Ordering users with most matching user's skills

Ordering users with most matching user's skills - php

I want to show recommended users to a user in descending order where skills match the most.
Issue is that I am storing skill in single field in this form
user_skill
musician,pop,singer
Note: this will be input musician,pop,singer..
so what I want to achieve I want to show users have all three skills at top,then those having two at last those having only one.
so out put will be like
**user_name skills**
sam musician,pop,singer
smith musician,pop,singer
ali musician,singer
nasira musicain,pop
siri musician
taylor pop
andrew singer
Can this be achieved by single mysql query?
If this not possible can this be done by php code.I don't want to change table structure as this will require lots of redo.
Thanks for your help.

You might be able to do with with SQL but the query would be so complex i probably wouldnt.

_Stated problem_
Print the part of the thread on ranking users by matching skills that opens with the words containing "Ordering users with most matching user's skills - php" and closes with "having only one.". The entries that follow come from a separate source unrelated to the thread.

[Dataset excerpts]

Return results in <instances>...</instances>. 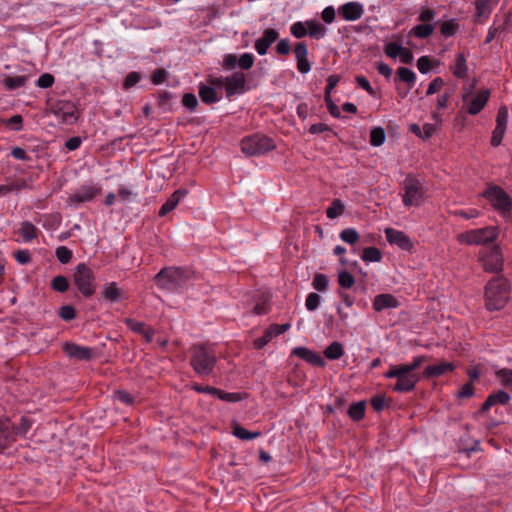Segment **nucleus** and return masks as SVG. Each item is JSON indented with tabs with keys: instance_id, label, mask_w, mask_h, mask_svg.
Masks as SVG:
<instances>
[{
	"instance_id": "c9c22d12",
	"label": "nucleus",
	"mask_w": 512,
	"mask_h": 512,
	"mask_svg": "<svg viewBox=\"0 0 512 512\" xmlns=\"http://www.w3.org/2000/svg\"><path fill=\"white\" fill-rule=\"evenodd\" d=\"M361 258L364 262H380L382 254L376 247H367L363 250Z\"/></svg>"
},
{
	"instance_id": "39448f33",
	"label": "nucleus",
	"mask_w": 512,
	"mask_h": 512,
	"mask_svg": "<svg viewBox=\"0 0 512 512\" xmlns=\"http://www.w3.org/2000/svg\"><path fill=\"white\" fill-rule=\"evenodd\" d=\"M482 196L491 204L493 209L503 217H508L512 209L511 197L499 186L490 185Z\"/></svg>"
},
{
	"instance_id": "f03ea898",
	"label": "nucleus",
	"mask_w": 512,
	"mask_h": 512,
	"mask_svg": "<svg viewBox=\"0 0 512 512\" xmlns=\"http://www.w3.org/2000/svg\"><path fill=\"white\" fill-rule=\"evenodd\" d=\"M190 352V364L196 374L203 377L213 373L217 357L210 346L197 344L191 347Z\"/></svg>"
},
{
	"instance_id": "4be33fe9",
	"label": "nucleus",
	"mask_w": 512,
	"mask_h": 512,
	"mask_svg": "<svg viewBox=\"0 0 512 512\" xmlns=\"http://www.w3.org/2000/svg\"><path fill=\"white\" fill-rule=\"evenodd\" d=\"M64 352L76 360H89L92 357V349L89 347L81 346L75 343H65L63 346Z\"/></svg>"
},
{
	"instance_id": "aec40b11",
	"label": "nucleus",
	"mask_w": 512,
	"mask_h": 512,
	"mask_svg": "<svg viewBox=\"0 0 512 512\" xmlns=\"http://www.w3.org/2000/svg\"><path fill=\"white\" fill-rule=\"evenodd\" d=\"M385 235L390 244H395L403 250H410L412 248L410 238L402 231L394 228H387L385 230Z\"/></svg>"
},
{
	"instance_id": "c756f323",
	"label": "nucleus",
	"mask_w": 512,
	"mask_h": 512,
	"mask_svg": "<svg viewBox=\"0 0 512 512\" xmlns=\"http://www.w3.org/2000/svg\"><path fill=\"white\" fill-rule=\"evenodd\" d=\"M19 234L23 242L29 243L37 238L38 229L31 222L25 221L19 228Z\"/></svg>"
},
{
	"instance_id": "680f3d73",
	"label": "nucleus",
	"mask_w": 512,
	"mask_h": 512,
	"mask_svg": "<svg viewBox=\"0 0 512 512\" xmlns=\"http://www.w3.org/2000/svg\"><path fill=\"white\" fill-rule=\"evenodd\" d=\"M505 132H506V128L497 127V126L495 127V129L493 130V133H492V138H491L492 146L497 147L501 144Z\"/></svg>"
},
{
	"instance_id": "a18cd8bd",
	"label": "nucleus",
	"mask_w": 512,
	"mask_h": 512,
	"mask_svg": "<svg viewBox=\"0 0 512 512\" xmlns=\"http://www.w3.org/2000/svg\"><path fill=\"white\" fill-rule=\"evenodd\" d=\"M386 136L382 128H373L370 132V143L372 146H380L385 142Z\"/></svg>"
},
{
	"instance_id": "37998d69",
	"label": "nucleus",
	"mask_w": 512,
	"mask_h": 512,
	"mask_svg": "<svg viewBox=\"0 0 512 512\" xmlns=\"http://www.w3.org/2000/svg\"><path fill=\"white\" fill-rule=\"evenodd\" d=\"M344 212V205L339 199L333 200L331 205L328 207L326 214L330 219H335L338 216L342 215Z\"/></svg>"
},
{
	"instance_id": "cd10ccee",
	"label": "nucleus",
	"mask_w": 512,
	"mask_h": 512,
	"mask_svg": "<svg viewBox=\"0 0 512 512\" xmlns=\"http://www.w3.org/2000/svg\"><path fill=\"white\" fill-rule=\"evenodd\" d=\"M454 369V365L449 362H441L439 364L429 365L425 369L427 377H439Z\"/></svg>"
},
{
	"instance_id": "473e14b6",
	"label": "nucleus",
	"mask_w": 512,
	"mask_h": 512,
	"mask_svg": "<svg viewBox=\"0 0 512 512\" xmlns=\"http://www.w3.org/2000/svg\"><path fill=\"white\" fill-rule=\"evenodd\" d=\"M366 404L364 401L353 403L348 409V415L354 421L361 420L365 415Z\"/></svg>"
},
{
	"instance_id": "a878e982",
	"label": "nucleus",
	"mask_w": 512,
	"mask_h": 512,
	"mask_svg": "<svg viewBox=\"0 0 512 512\" xmlns=\"http://www.w3.org/2000/svg\"><path fill=\"white\" fill-rule=\"evenodd\" d=\"M102 297L106 301L118 302L124 298V292L118 287L116 282H110L104 285Z\"/></svg>"
},
{
	"instance_id": "7c9ffc66",
	"label": "nucleus",
	"mask_w": 512,
	"mask_h": 512,
	"mask_svg": "<svg viewBox=\"0 0 512 512\" xmlns=\"http://www.w3.org/2000/svg\"><path fill=\"white\" fill-rule=\"evenodd\" d=\"M452 72L453 75L458 78H464L467 76L468 66L463 53L457 54L454 65L452 66Z\"/></svg>"
},
{
	"instance_id": "a19ab883",
	"label": "nucleus",
	"mask_w": 512,
	"mask_h": 512,
	"mask_svg": "<svg viewBox=\"0 0 512 512\" xmlns=\"http://www.w3.org/2000/svg\"><path fill=\"white\" fill-rule=\"evenodd\" d=\"M458 30V23L455 19H450L447 21H444L440 25V33L444 37H451L453 36Z\"/></svg>"
},
{
	"instance_id": "4c0bfd02",
	"label": "nucleus",
	"mask_w": 512,
	"mask_h": 512,
	"mask_svg": "<svg viewBox=\"0 0 512 512\" xmlns=\"http://www.w3.org/2000/svg\"><path fill=\"white\" fill-rule=\"evenodd\" d=\"M398 77L401 81L407 83L412 88L416 82V74L409 68L400 67L397 70Z\"/></svg>"
},
{
	"instance_id": "09e8293b",
	"label": "nucleus",
	"mask_w": 512,
	"mask_h": 512,
	"mask_svg": "<svg viewBox=\"0 0 512 512\" xmlns=\"http://www.w3.org/2000/svg\"><path fill=\"white\" fill-rule=\"evenodd\" d=\"M328 278L324 274H317L312 282V286L317 291H325L328 287Z\"/></svg>"
},
{
	"instance_id": "13d9d810",
	"label": "nucleus",
	"mask_w": 512,
	"mask_h": 512,
	"mask_svg": "<svg viewBox=\"0 0 512 512\" xmlns=\"http://www.w3.org/2000/svg\"><path fill=\"white\" fill-rule=\"evenodd\" d=\"M182 104L190 111H194L198 106L197 97L192 93H186L182 98Z\"/></svg>"
},
{
	"instance_id": "c85d7f7f",
	"label": "nucleus",
	"mask_w": 512,
	"mask_h": 512,
	"mask_svg": "<svg viewBox=\"0 0 512 512\" xmlns=\"http://www.w3.org/2000/svg\"><path fill=\"white\" fill-rule=\"evenodd\" d=\"M499 0H475L476 13L479 18H488Z\"/></svg>"
},
{
	"instance_id": "423d86ee",
	"label": "nucleus",
	"mask_w": 512,
	"mask_h": 512,
	"mask_svg": "<svg viewBox=\"0 0 512 512\" xmlns=\"http://www.w3.org/2000/svg\"><path fill=\"white\" fill-rule=\"evenodd\" d=\"M275 147L272 138L261 134L245 137L241 141V150L247 156H260L272 151Z\"/></svg>"
},
{
	"instance_id": "1a4fd4ad",
	"label": "nucleus",
	"mask_w": 512,
	"mask_h": 512,
	"mask_svg": "<svg viewBox=\"0 0 512 512\" xmlns=\"http://www.w3.org/2000/svg\"><path fill=\"white\" fill-rule=\"evenodd\" d=\"M221 85L222 90L225 91L226 97L230 98L235 94H242L245 92L246 78L241 72H235L227 77H217V82Z\"/></svg>"
},
{
	"instance_id": "e2e57ef3",
	"label": "nucleus",
	"mask_w": 512,
	"mask_h": 512,
	"mask_svg": "<svg viewBox=\"0 0 512 512\" xmlns=\"http://www.w3.org/2000/svg\"><path fill=\"white\" fill-rule=\"evenodd\" d=\"M355 80H356V83L358 84V86L361 87L362 89H364L369 95H371V96L375 95V90L373 89V87L370 85L369 81L364 76L358 75L355 77Z\"/></svg>"
},
{
	"instance_id": "ddd939ff",
	"label": "nucleus",
	"mask_w": 512,
	"mask_h": 512,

_Answer to the task_
Ordering users with most matching user's skills - php

I want to show recommended users to a user in descending order where skills match the most.
Issue is that I am storing skill in single field in this form
user_skill
musician,pop,singer
Note: this will be input musician,pop,singer..
so what I want to achieve I want to show users have all three skills at top,then those having two at last those having only one.